Wister commented, “The Torkada here will be pre-adolescent younglings, with brains too enlarged to become intelligent adult Torki.” He didn’t explain how a brain “too large” could be a handicap to intelligence.

“The younglings at this stage of development are called Torkada. They look similar to the adults, yet are half their size. They never properly mature, and live shortened lives, subject to being eaten by anything that can catch and kill a crab that large. They are less intelligent that a marsh dog,” he told them.

Maggi asked him, “They don’t seem to be very nurturing to their young. Prada and humans take care of their young from birth, and start to teach them at an early age. The Torki act…, uncaring.” She almost said like the Krall, because they too didn’t care for their hatchlings, until after they survived on their own to age five or six-years-old, and were ready to begin novice training.
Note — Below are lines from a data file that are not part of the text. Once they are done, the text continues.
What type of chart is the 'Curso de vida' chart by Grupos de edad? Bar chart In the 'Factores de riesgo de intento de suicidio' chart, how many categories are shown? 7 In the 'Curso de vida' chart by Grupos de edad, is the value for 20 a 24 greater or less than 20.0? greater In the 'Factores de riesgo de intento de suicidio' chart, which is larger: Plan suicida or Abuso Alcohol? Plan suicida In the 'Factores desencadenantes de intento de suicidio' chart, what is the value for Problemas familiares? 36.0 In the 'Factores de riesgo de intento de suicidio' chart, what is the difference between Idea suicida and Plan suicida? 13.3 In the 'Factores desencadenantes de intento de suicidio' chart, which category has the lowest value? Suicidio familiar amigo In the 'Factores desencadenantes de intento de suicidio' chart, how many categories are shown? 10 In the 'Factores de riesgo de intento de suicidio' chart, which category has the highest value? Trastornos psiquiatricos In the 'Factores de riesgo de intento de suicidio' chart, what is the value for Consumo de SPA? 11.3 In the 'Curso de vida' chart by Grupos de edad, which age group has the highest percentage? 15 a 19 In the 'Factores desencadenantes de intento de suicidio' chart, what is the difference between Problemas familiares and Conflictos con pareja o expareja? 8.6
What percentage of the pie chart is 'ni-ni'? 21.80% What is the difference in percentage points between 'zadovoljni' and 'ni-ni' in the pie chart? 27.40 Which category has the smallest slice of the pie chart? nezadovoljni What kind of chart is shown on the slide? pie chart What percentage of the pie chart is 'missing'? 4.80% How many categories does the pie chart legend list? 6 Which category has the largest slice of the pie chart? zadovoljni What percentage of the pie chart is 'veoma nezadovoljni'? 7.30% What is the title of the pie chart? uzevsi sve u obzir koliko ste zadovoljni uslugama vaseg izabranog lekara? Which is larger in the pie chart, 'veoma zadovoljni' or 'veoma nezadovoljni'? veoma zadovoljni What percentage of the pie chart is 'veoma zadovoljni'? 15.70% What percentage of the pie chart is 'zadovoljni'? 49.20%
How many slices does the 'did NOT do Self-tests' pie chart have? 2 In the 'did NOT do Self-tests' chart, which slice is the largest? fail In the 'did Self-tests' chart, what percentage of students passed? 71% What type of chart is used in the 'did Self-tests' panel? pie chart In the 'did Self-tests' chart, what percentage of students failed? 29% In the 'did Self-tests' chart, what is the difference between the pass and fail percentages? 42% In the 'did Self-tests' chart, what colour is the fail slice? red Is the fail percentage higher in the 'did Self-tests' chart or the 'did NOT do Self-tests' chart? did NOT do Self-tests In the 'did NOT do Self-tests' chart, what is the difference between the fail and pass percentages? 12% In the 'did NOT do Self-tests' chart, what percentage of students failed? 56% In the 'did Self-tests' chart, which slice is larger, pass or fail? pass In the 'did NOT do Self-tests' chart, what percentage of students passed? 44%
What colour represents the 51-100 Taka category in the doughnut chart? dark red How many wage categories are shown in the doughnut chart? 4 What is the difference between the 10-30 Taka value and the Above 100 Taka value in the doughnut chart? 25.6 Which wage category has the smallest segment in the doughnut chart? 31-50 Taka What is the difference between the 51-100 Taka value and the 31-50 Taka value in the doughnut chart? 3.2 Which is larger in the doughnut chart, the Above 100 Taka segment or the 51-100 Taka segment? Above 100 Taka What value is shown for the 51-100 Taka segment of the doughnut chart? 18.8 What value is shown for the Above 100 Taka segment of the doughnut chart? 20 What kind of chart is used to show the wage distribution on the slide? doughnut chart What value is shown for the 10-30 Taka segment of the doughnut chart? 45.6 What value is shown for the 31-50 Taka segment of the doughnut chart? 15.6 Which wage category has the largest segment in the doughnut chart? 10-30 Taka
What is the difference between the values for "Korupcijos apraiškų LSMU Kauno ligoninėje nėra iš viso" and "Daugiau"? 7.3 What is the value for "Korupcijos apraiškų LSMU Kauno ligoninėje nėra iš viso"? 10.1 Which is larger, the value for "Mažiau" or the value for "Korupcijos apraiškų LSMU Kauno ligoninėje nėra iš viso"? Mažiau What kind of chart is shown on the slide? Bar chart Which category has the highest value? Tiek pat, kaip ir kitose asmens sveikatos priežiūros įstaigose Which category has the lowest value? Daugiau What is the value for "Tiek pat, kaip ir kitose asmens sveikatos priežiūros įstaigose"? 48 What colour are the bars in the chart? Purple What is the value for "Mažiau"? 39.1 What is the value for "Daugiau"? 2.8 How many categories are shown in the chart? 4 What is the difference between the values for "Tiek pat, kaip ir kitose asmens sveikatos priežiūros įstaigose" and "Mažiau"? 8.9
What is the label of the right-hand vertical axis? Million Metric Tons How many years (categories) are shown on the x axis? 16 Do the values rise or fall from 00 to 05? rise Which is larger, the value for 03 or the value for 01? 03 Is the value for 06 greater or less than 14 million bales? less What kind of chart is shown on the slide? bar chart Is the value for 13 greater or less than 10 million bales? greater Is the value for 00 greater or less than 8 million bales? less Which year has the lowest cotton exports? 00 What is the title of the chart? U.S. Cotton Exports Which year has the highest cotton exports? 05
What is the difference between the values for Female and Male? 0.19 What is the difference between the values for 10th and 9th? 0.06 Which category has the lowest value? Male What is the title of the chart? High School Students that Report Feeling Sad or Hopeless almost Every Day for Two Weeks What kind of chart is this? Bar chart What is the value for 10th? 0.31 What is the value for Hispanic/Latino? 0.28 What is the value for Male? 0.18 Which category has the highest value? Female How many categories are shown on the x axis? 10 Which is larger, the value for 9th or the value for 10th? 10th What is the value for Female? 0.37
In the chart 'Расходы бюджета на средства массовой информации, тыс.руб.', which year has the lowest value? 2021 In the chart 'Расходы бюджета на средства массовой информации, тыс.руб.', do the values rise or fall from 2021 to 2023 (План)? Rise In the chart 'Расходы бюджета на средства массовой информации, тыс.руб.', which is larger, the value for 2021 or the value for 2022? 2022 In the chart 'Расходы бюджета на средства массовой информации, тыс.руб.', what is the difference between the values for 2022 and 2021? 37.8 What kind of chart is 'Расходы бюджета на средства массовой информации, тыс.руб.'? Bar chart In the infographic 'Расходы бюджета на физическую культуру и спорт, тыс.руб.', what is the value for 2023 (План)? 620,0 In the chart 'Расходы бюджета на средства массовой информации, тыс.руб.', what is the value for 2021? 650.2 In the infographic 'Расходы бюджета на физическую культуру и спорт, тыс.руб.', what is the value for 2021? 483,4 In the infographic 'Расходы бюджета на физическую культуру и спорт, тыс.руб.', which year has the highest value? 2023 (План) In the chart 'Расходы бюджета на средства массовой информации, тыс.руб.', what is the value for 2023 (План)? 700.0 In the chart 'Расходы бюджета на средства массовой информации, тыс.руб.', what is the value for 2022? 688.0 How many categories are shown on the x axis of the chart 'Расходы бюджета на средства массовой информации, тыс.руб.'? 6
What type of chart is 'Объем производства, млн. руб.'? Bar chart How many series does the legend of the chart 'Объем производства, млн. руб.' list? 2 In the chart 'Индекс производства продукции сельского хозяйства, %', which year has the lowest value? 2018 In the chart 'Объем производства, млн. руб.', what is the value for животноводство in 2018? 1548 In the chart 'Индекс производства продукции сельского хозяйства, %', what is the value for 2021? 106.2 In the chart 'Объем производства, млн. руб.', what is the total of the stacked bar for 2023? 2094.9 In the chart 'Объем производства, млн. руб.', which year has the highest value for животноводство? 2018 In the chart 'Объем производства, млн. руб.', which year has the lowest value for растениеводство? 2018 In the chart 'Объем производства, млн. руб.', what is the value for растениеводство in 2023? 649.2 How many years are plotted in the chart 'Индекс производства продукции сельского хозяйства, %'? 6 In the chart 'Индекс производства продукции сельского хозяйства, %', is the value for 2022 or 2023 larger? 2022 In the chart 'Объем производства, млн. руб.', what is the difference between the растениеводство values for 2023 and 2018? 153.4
Wister explained what he had observed. “Their early forms are so different in shape that the adults readily eat them if encountered on the beach or in the sea. It isn’t as if they are unaware of what they are, but they also consume their own dead if the corpse is discovered fresh. They have a compulsion to not waste protein and sustenance in their makeup. However, they are rigid in the belief that to kill one of their own mature members for food is a crime, and they would starve before doing so. It is the similarity of the Torkada to the adult Torki, which places them off limits.

“They will allow them to exist, and die by natural predation, but they will not kill them themselves. Simply moving away is easier when too many of them have arrived. The Torkada are tolerated for a time living near the adults, but at some point, the adults move and leave the mindless ones behind to fend for themselves.